Exercise goal
Give back all the data exactly, line by line.

(Collected data entries)
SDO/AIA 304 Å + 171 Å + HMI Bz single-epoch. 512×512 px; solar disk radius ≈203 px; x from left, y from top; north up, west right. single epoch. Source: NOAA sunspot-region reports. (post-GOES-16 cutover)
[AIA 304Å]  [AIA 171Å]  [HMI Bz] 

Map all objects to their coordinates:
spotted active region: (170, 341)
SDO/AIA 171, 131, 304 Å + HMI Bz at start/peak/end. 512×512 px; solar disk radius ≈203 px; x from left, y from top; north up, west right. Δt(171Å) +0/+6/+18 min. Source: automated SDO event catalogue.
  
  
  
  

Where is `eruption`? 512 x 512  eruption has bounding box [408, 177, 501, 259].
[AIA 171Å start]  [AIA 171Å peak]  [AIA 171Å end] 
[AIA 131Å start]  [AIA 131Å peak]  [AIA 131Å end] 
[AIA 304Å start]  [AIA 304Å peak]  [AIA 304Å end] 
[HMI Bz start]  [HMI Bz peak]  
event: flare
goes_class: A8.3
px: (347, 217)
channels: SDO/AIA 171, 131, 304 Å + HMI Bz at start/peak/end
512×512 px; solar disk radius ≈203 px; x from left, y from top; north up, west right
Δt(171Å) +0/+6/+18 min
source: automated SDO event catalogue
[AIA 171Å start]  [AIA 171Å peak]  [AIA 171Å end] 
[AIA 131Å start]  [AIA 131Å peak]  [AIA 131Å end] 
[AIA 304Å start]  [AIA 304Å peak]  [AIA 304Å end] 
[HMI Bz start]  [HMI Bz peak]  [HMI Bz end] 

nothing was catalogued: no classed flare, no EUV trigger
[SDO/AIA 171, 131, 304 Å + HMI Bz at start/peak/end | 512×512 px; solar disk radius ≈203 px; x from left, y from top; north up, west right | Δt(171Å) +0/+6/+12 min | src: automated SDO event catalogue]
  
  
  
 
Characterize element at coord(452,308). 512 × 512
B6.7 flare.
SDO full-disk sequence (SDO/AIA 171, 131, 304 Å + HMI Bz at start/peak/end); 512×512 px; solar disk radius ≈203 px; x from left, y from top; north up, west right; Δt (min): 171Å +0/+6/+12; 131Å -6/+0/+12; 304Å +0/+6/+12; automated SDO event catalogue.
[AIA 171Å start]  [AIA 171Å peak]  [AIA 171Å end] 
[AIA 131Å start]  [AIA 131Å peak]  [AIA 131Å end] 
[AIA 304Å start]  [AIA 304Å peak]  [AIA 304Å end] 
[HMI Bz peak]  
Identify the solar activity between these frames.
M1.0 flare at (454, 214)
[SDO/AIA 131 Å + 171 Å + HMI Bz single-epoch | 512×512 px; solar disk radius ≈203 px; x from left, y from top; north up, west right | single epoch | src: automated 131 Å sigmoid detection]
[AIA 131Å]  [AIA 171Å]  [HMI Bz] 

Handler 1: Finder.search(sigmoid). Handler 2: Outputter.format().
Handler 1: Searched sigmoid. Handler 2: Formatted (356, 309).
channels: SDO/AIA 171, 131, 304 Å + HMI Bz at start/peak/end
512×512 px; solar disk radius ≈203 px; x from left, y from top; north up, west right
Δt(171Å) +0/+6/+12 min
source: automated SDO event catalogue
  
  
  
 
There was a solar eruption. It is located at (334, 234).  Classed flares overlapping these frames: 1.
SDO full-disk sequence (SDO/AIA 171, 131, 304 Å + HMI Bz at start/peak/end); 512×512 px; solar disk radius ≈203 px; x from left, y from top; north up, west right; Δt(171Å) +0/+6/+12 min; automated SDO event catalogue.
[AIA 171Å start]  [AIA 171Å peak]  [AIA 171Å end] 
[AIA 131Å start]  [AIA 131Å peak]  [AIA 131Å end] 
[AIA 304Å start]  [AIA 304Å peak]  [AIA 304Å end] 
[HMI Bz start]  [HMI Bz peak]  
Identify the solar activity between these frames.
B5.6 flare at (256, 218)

Solution to the problem
SDO/AIA 304 Å + 171 Å + HMI Bz single-epoch. 512×512 px; solar disk radius ≈203 px; x from left, y from top; north up, west right. single epoch. Source: NOAA sunspot-region reports. (post-GOES-16 cutover)
[AIA 304Å]  [AIA 171Å]  [HMI Bz] 

Map all objects to their coordinates:
spotted active region: (170, 341)
SDO/AIA 171, 131, 304 Å + HMI Bz at start/peak/end. 512×512 px; solar disk radius ≈203 px; x from left, y from top; north up, west right. Δt(171Å) +0/+6/+18 min. Source: automated SDO event catalogue.
  
  
  
  

Where is `eruption`? 512 x 512  eruption has bounding box [408, 177, 501, 259].
[AIA 171Å start]  [AIA 171Å peak]  [AIA 171Å end] 
[AIA 131Å start]  [AIA 131Å peak]  [AIA 131Å end] 
[AIA 304Å start]  [AIA 304Å peak]  [AIA 304Å end] 
[HMI Bz start]  [HMI Bz peak]  
event: flare
goes_class: A8.3
px: (347, 217)
channels: SDO/AIA 171, 131, 304 Å + HMI Bz at start/peak/end
512×512 px; solar disk radius ≈203 px; x from left, y from top; north up, west right
Δt(171Å) +0/+6/+18 min
source: automated SDO event catalogue
[AIA 171Å start]  [AIA 171Å peak]  [AIA 171Å end] 
[AIA 131Å start]  [AIA 131Å peak]  [AIA 131Å end] 
[AIA 304Å start]  [AIA 304Å peak]  [AIA 304Å end] 
[HMI Bz start]  [HMI Bz peak]  [HMI Bz end] 

nothing was catalogued: no classed flare, no EUV trigger
[SDO/AIA 171, 131, 304 Å + HMI Bz at start/peak/end | 512×512 px; solar disk radius ≈203 px; x from left, y from top; north up, west right | Δt(171Å) +0/+6/+12 min | src: automated SDO event catalogue]
  
  
  
 
Characterize element at coord(452,308). 512 × 512
B6.7 flare.
SDO full-disk sequence (SDO/AIA 171, 131, 304 Å + HMI Bz at start/peak/end); 512×512 px; solar disk radius ≈203 px; x from left, y from top; north up, west right; Δt (min): 171Å +0/+6/+12; 131Å -6/+0/+12; 304Å +0/+6/+12; automated SDO event catalogue.
[AIA 171Å start]  [AIA 171Å peak]  [AIA 171Å end] 
[AIA 131Å start]  [AIA 131Å peak]  [AIA 131Å end] 
[AIA 304Å start]  [AIA 304Å peak]  [AIA 304Å end] 
[HMI Bz peak]  
Identify the solar activity between these frames.
M1.0 flare at (454, 214)
[SDO/AIA 131 Å + 171 Å + HMI Bz single-epoch | 512×512 px; solar disk radius ≈203 px; x from left, y from top; north up, west right | single epoch | src: automated 131 Å sigmoid detection]
[AIA 131Å]  [AIA 171Å]  [HMI Bz] 

Handler 1: Finder.search(sigmoid). Handler 2: Outputter.format().
Handler 1: Searched sigmoid. Handler 2: Formatted (356, 309).
channels: SDO/AIA 171, 131, 304 Å + HMI Bz at start/peak/end
512×512 px; solar disk radius ≈203 px; x from left, y from top; north up, west right
Δt(171Å) +0/+6/+12 min
source: automated SDO event catalogue
  
  
  
 
There was a solar eruption. It is located at (334, 234).  Classed flares overlapping these frames: 1.
SDO full-disk sequence (SDO/AIA 171, 131, 304 Å + HMI Bz at start/peak/end); 512×512 px; solar disk radius ≈203 px; x from left, y from top; north up, west right; Δt(171Å) +0/+6/+12 min; automated SDO event catalogue.
[AIA 171Å start]  [AIA 171Å peak]  [AIA 171Å end] 
[AIA 131Å start]  [AIA 131Å peak]  [AIA 131Å end] 
[AIA 304Å start]  [AIA 304Å peak]  [AIA 304Å end] 
[HMI Bz start]  [HMI Bz peak]  
Identify the solar activity between these frames.
B5.6 flare at (256, 218)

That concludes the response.